• Text shown:
The passive voice is something authors are often told not to use. But what exactly is the passive voice? Here’s a simple example.
Passive voice: The door was opened by John.
Active voice: John opened the door.
When you look at the two sentences, the active voice seems more dynamic. There’s actual movement. The passive voice is talking more about the door rather than John. In active, someone does something. For passive, something is done to something by someone or something. But is it something we should avoid using? Obviously, it shouldn’t be used when action is the focus of a scene. This week, we talk about the passive voice.
Question 133 – Do you find it difficult not to use passive voice? What advice would you give to writers who have this difficulty?
I do slip into it sometimes for reasons I can’t explain. I suppose for advice, I’d tell an author to write each sentence so that the action feels right in your face, as opposed to a distant event to witness. A tree was growing on the hill? Meh. A tree grew on the hill? Better.
Passive voice isn’t a 100% no-no; it has its uses here and there, mostly in formal conversation/dialogue. I think the best way to handle it is just to study it, learn to recognize it in your writing, consider other options — and don’t press too hard if the passive way seems the only/best way to say what you want. The English language is flexible.
Over the years I’ve been trying hard to stomp out passive voice. I wouldn’t say it’s difficult not to use, but it can slip back in if you’re not watching for it. Always try to keep action and description in the present, making the character do things rather than things happening to or around them.
Passive voice is sometimes needed. My advice is to try to not overuse it. All writers use it. Learn the true definition first, then worry if you do it too much. Sorry, the passive voice thing drives me nuts.
I don’t really think about passive and active voices. Or at least not until I got this question. Now I will. I think I use an active voice. In my writing, I want to make the main character the focus of my sentences so I try to place them in the position of honor – as the subject of the sentence. For writers who have this difficulty I would tell them what I tell myself. As your story has a main character, so, too, do your sentences so keep your focus on keeping them the subject.
I don’t think I have a tendency to use it in situations where it should be avoided.

• Data records:
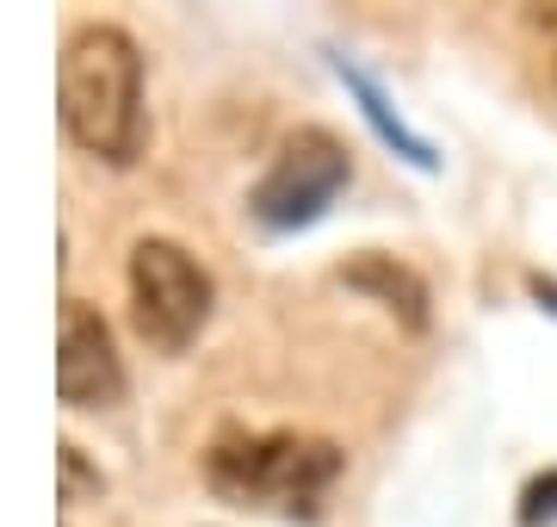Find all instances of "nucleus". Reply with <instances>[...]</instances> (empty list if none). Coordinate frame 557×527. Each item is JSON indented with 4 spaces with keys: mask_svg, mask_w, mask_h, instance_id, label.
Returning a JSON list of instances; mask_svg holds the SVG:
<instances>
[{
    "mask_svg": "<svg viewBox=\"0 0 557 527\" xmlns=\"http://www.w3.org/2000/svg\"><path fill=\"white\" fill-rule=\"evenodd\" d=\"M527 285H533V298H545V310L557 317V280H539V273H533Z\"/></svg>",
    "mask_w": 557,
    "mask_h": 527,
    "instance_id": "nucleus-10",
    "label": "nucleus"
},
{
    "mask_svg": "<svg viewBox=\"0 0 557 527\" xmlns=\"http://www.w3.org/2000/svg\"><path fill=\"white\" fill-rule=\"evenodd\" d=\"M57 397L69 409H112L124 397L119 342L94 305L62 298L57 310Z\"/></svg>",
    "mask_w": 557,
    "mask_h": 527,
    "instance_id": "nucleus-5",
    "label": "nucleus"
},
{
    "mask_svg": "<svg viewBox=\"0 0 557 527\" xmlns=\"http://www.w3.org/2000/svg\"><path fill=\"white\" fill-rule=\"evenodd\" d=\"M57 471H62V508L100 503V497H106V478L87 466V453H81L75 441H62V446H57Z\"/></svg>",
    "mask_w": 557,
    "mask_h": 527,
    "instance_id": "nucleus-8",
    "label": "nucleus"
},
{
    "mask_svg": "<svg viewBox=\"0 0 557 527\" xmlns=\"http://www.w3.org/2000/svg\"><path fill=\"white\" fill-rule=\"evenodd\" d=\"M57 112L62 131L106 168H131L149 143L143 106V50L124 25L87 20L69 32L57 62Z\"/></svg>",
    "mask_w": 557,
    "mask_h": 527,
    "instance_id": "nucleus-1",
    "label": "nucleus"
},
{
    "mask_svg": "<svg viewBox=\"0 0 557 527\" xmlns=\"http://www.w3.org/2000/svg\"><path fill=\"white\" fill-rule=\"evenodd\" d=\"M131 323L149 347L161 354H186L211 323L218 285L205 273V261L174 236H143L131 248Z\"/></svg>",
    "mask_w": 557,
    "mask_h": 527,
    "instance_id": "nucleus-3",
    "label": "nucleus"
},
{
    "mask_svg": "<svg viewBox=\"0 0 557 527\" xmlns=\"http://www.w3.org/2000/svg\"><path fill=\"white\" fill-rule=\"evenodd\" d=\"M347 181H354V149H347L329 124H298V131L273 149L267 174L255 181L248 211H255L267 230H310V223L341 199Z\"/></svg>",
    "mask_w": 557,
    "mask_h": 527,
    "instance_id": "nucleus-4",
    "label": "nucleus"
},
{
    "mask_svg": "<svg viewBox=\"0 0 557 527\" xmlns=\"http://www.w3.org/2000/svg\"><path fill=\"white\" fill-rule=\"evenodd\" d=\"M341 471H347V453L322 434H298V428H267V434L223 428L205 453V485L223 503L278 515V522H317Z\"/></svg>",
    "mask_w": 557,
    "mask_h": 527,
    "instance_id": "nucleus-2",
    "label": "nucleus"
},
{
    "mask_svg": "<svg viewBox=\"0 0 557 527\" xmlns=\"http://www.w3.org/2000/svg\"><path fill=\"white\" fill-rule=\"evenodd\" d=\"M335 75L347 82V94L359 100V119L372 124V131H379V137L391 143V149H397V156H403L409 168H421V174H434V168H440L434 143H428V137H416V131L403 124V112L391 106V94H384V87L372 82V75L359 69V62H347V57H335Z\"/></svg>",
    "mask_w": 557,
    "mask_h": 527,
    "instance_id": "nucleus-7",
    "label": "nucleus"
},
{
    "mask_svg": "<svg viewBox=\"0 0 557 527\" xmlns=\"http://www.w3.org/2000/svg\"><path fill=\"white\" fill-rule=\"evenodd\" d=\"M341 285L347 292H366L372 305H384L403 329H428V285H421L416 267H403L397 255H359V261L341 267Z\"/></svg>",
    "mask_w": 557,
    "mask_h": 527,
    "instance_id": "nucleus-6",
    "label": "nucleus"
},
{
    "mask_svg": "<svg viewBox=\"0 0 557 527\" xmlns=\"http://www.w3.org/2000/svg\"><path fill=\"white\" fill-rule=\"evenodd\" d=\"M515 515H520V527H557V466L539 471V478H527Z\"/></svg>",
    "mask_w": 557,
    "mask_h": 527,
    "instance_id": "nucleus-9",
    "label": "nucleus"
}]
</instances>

* * *

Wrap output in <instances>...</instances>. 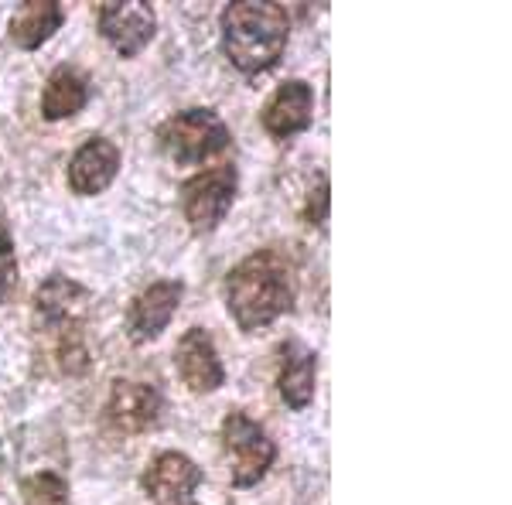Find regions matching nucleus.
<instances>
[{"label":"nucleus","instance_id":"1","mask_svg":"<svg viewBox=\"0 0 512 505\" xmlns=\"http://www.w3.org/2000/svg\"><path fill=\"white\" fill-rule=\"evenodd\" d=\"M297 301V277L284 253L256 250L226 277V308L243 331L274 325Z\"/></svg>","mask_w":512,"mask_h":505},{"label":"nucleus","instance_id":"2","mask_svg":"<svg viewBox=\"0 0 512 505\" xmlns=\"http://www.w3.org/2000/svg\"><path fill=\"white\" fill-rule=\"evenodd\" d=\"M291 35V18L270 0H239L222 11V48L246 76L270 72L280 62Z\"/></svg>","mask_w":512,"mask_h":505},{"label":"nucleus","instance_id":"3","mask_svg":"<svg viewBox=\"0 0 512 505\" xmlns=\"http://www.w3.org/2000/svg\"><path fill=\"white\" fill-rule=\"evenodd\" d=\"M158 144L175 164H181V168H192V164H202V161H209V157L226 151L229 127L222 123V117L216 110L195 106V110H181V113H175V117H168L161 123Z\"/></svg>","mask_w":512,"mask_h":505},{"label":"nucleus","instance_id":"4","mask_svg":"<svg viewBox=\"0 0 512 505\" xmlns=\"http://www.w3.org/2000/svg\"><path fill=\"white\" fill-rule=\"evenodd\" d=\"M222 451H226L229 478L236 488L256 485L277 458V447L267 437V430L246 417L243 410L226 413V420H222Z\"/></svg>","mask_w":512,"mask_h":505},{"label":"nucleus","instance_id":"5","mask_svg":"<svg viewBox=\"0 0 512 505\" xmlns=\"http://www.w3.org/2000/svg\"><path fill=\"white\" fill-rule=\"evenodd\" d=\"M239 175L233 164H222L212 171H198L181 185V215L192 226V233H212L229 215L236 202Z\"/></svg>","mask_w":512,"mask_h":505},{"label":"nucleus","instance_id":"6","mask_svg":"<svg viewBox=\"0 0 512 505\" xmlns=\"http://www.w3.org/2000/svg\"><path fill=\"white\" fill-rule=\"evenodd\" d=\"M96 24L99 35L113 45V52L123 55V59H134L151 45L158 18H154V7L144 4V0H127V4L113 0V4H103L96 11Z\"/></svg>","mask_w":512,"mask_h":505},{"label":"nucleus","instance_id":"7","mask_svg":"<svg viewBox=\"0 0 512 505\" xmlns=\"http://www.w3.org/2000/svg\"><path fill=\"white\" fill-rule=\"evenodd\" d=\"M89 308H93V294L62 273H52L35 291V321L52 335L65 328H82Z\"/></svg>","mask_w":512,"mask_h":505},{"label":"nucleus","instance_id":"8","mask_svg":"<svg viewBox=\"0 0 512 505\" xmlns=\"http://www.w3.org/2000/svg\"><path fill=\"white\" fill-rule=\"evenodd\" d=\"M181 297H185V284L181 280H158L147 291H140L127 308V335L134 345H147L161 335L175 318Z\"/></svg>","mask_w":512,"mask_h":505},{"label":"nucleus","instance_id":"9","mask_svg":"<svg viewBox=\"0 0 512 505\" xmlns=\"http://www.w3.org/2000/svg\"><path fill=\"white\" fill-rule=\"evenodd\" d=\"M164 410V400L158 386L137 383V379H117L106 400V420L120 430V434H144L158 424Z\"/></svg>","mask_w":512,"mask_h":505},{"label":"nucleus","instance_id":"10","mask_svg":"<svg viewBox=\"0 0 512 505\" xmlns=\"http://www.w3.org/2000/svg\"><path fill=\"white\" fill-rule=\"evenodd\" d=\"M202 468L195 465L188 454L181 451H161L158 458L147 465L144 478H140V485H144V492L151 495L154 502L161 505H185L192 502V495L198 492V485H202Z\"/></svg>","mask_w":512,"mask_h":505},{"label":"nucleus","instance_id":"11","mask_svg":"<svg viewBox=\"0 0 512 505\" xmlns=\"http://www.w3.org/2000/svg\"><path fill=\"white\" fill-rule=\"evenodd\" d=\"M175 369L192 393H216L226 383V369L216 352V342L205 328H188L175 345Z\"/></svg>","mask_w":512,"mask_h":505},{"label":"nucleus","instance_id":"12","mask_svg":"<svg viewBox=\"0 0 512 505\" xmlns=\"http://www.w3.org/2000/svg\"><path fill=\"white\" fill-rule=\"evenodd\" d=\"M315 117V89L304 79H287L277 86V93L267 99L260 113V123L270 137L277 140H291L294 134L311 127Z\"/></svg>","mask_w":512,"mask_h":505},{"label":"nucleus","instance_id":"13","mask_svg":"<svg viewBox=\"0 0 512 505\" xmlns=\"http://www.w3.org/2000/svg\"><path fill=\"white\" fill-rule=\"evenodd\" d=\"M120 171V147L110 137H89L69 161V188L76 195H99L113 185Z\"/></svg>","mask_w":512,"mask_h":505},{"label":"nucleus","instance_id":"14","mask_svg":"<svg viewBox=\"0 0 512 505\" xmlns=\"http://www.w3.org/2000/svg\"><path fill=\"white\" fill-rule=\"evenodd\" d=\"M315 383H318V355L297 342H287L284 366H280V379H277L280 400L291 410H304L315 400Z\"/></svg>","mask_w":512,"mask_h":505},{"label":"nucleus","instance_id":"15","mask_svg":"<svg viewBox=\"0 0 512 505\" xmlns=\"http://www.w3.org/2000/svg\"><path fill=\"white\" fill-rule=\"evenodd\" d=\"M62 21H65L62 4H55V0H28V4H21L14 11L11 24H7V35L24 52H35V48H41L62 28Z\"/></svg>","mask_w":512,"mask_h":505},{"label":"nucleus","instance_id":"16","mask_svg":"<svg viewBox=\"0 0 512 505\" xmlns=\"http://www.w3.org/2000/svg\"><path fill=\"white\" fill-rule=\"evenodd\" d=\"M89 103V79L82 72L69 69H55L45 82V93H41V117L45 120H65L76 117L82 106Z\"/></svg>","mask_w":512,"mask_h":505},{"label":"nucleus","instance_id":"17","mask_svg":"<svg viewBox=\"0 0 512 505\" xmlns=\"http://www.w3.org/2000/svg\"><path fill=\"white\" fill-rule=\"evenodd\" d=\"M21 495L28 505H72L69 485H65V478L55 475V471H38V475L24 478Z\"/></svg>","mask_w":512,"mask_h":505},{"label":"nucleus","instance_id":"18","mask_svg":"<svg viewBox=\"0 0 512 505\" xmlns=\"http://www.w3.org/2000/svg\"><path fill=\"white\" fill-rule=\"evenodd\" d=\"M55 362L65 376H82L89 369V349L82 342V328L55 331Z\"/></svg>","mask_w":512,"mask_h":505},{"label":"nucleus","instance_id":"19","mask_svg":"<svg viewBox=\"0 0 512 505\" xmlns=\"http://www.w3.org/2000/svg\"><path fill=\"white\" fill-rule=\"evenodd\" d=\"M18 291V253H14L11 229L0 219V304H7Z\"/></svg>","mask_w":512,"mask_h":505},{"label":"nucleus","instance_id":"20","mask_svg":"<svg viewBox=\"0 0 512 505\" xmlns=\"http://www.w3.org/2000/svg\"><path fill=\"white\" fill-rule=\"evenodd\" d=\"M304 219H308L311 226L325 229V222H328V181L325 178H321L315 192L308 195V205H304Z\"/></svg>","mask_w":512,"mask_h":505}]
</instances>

• Request: Reproduce word for word the part of the text on the passive voice that begins with the words containing "The passive voice is something" and ends with "opened the door.".

• Reply to the exercise:
The passive voice is something authors are often told not to use. But what exactly is the passive voice? Here’s a simple example.
Passive voice: The door was opened by John.
Active voice: John opened the door.